Eli stood before he realized he’d decided to. The platform smelled like cold metal and damp earth. Up close, the fence was rusted through in places, bent by weather or impact. Beyond it, a narrow path led into a stand of bare trees.
No signs. No maps. No indication that anyone had ever planned for people to be here.
Behind him, the doors closed.
The train pulled away.
Eli did not chase it. He wasn’t sure why. The urgency that should have come — the sudden understanding of mistake — simply didn’t arrive. Instead, there was a calm recognition, like remembering something he had once known and forgotten.
Others stood on the concrete now. Four of them. The man from the doors. A young couple holding hands too tightly. A woman in a suit who kept checking her phone even though it clearly wasn’t working.
“Well,” the man said. “That’s new.”
They waited for the train to return. It didn’t.
After a while, the woman in the suit spoke. “I had a meeting,” she said, as if the statement itself might summon the proper response from the world. When nothing happened, she sighed. “I guess I’ll be late.”

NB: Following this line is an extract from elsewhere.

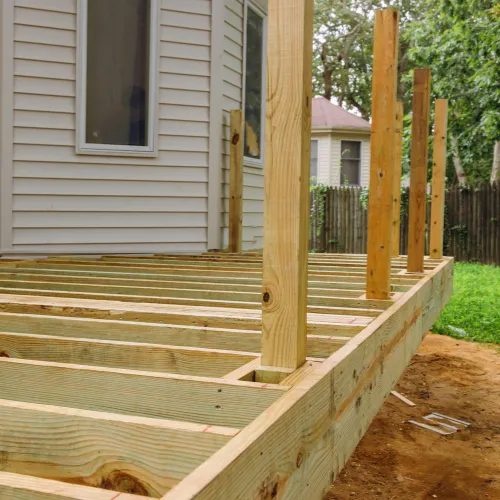 Deck framing in progress with posts and joists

“Late for what?” the young woman asked.
The woman in the suit opened her mouth, then closed it. She frowned. “I’m… not sure.”
The path through the trees seemed to grow more defined the longer Eli looked at it. Not wider, exactly — just clearer, as though the eye learned how to see it.

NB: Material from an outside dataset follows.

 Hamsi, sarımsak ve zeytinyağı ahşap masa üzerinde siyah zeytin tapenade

“I think,” he said slowly, surprised to hear his own voice, “that this might be one of those places between.”
“Between what?” the man asked.
Eli shrugged. “Stations.”
No one laughed.
They walked together, because that felt safer than not. The trees were quiet. Not the muffled quiet of snow or the oppressive quiet of underground spaces — just an absence of interruption. Their footsteps sounded deliberate, as if recorded.
The path opened into a clearing. In the center stood a small building, no larger than a ticket office, with glass windows clouded by age. Inside, a single bench faced a wall where schedules might once have been posted.
There was no door.
On the bench sat the woman with the green coat.
“Oh good,” she said. “You made it.”
The young man let out a breath he’d been holding. “What is this place?”
She considered. “A pause,” she said finally. “Or a correction. Depends how you think of it.”
“Can we leave?” the woman in the suit asked.
“Eventually,” the woman said. “Most people do.”
“And until then?”
The woman smiled again, but this time there was something careful in it. “Until then, you wait. Or you talk. Or you remember.”
Eli felt a tug at the edge of his thoughts — memories surfacing without invitation. A missed call he’d never returned. A job he’d stayed in too long because it was easier than explaining why he wanted to leave. The sense, persistent and quiet, that his life had been arranged by momentum rather than intention.
The bench creaked as he sat.
Time behaved strangely there. They spoke, but not in order. Stories overlapped. The man by the doors confessed he’d been riding the same line every day for twelve years without knowing where it ended. The young couple admitted they’d met on the train by accident and kept riding together because it felt like proof of something.
The woman in the suit cried once, abruptly, then laughed at herself.
No one judged. There didn’t seem to be room for it.
Eventually — and Eli could not say how he knew — it was time.
The building faded first, dissolving like fog under light. The trees thinned. The sound of an approaching train grew, distant but unmistakable.
They stood again on the strip of concrete.
This time, there was a sign.
STATION 9
The train arrived. The doors opened.
As they boarded, the woman in the green coat stayed behind.
“You’re not coming?” Eli asked.
She shook her head. “I already did,” she said.
The doors closed.
As the train moved, Eli checked his watch. It ticked normally now. His phone buzzed with delayed notifications, all arriving at once.
Outside the window, the tunnel gave way to familiar walls, familiar lights.
When the train stopped, he stepped off without hesitation.
Station Nine.
He walked up into the city, carrying nothing new — only the quiet, steady awareness that there were places you passed through without noticing, and others that noticed you back.
And sometimes, if you were very lucky, the train stopped.